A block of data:
## Begin

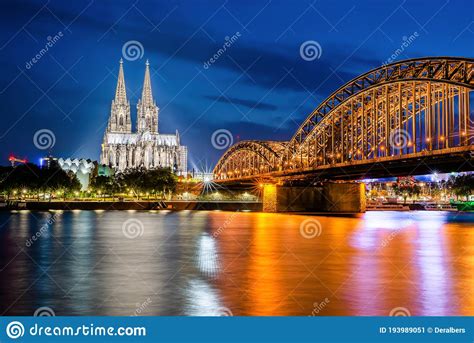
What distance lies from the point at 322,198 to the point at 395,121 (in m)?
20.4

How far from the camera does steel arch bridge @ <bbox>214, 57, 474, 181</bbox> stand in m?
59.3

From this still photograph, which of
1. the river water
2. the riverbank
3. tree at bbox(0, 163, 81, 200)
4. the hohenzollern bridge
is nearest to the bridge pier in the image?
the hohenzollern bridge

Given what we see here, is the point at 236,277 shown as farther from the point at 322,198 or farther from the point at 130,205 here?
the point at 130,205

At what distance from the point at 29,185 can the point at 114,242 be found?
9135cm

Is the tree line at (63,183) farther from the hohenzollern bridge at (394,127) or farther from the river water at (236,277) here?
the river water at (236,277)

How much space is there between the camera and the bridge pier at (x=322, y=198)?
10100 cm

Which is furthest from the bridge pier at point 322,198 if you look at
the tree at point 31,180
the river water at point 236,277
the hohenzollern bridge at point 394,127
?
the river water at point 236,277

## End
## Begin

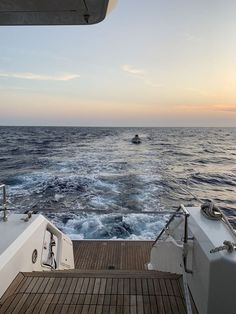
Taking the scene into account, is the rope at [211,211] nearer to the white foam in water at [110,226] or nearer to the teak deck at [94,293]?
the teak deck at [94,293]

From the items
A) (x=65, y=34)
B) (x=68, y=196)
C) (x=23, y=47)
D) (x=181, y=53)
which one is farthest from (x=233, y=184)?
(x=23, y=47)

## End

▶ **What is being asked**:
Count the lines above that contain the string "tree", treating uppercase and lowercase as different. Reply with only the number.

▶ **Answer for this exercise**:
3